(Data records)

|---|

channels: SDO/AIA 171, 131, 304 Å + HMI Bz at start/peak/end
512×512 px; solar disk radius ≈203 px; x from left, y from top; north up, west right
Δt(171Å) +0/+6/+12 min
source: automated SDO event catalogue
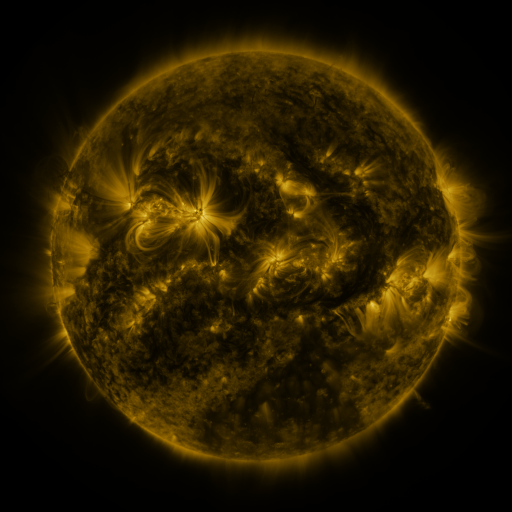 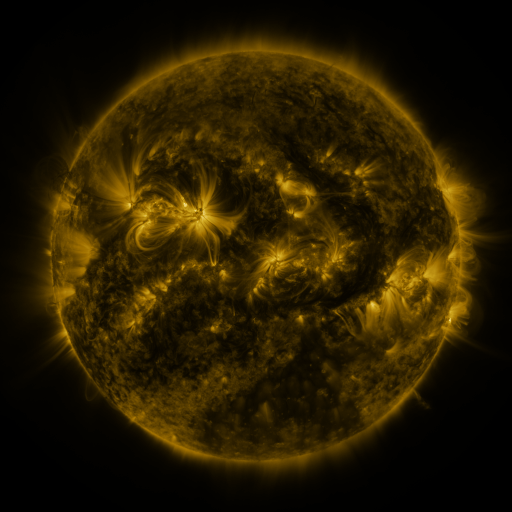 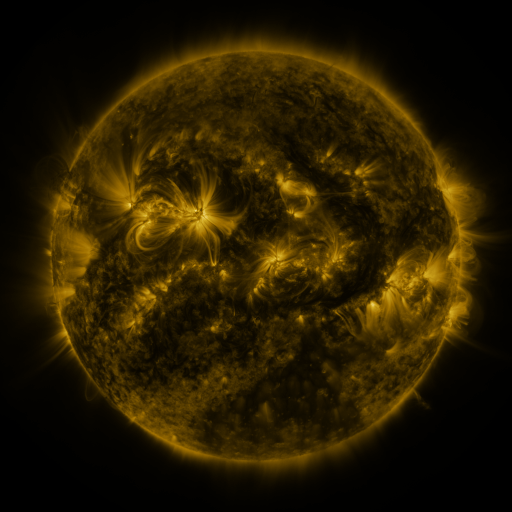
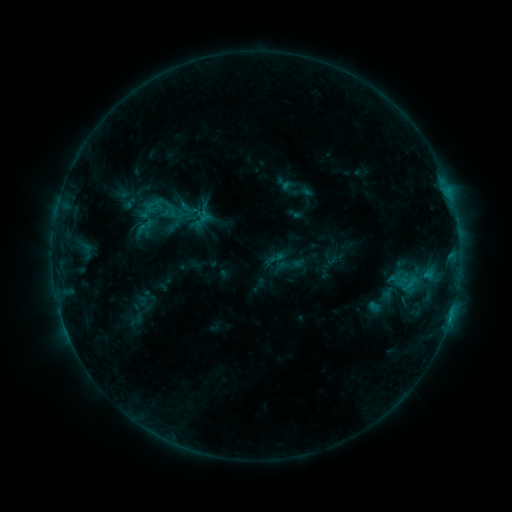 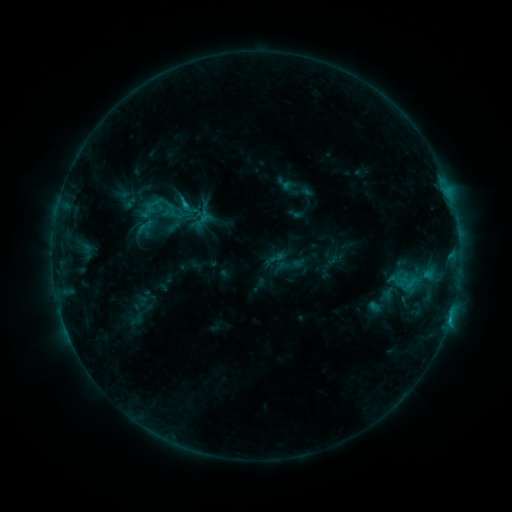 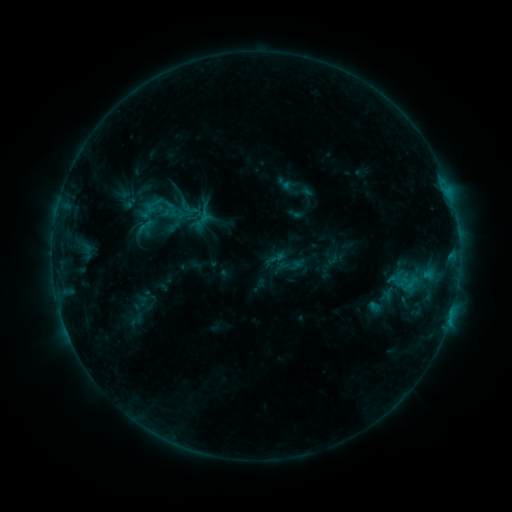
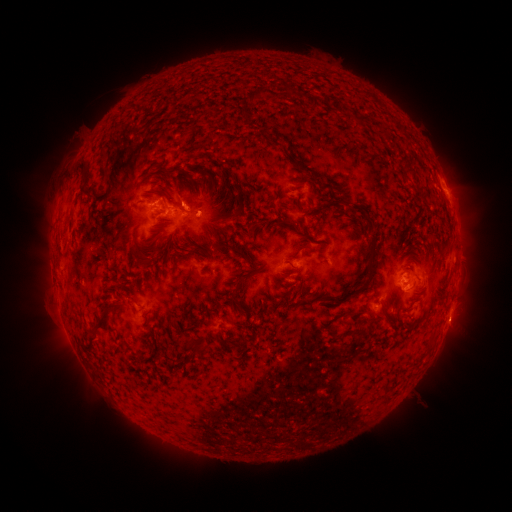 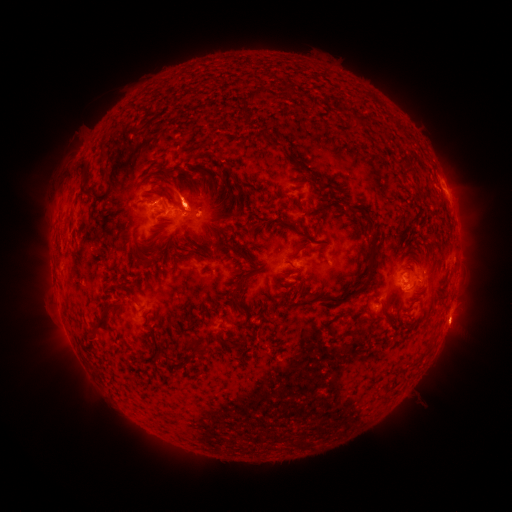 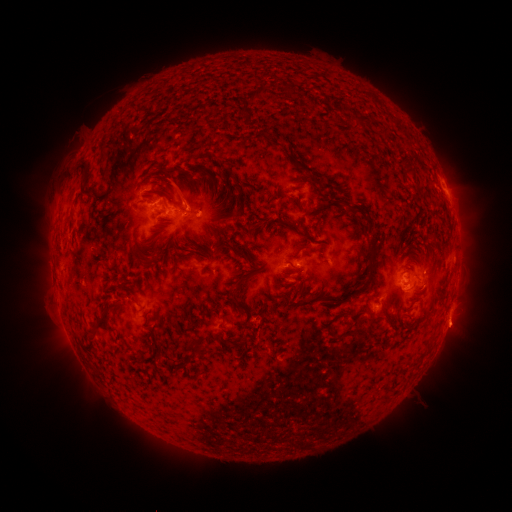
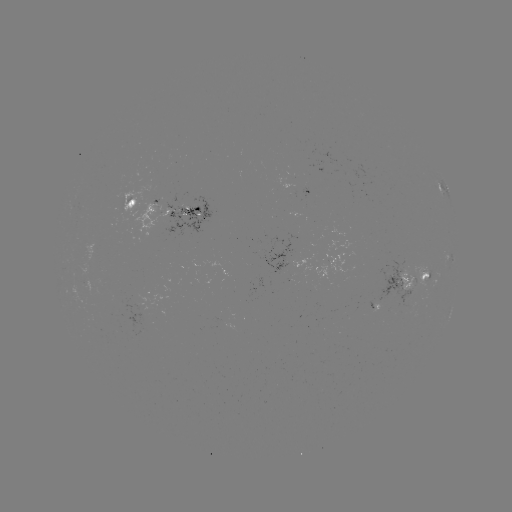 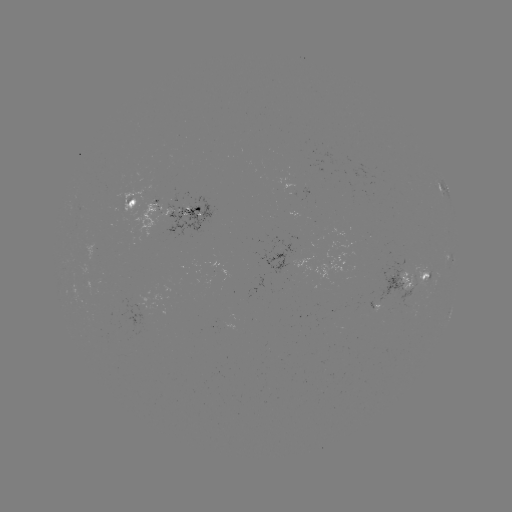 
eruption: <bbox>432, 300, 475, 351</bbox>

|---|

• Goal of the exercise
Reproduce all of the data above verbatim, leaving out the pictures.

• The output
channels: SDO/AIA 171, 131, 304 Å + HMI Bz at start/peak/end
512×512 px; solar disk radius ≈203 px; x from left, y from top; north up, west right
Δt(171Å) +0/+6/+12 min
source: automated SDO event catalogue
eruption: <bbox>432, 300, 475, 351</bbox>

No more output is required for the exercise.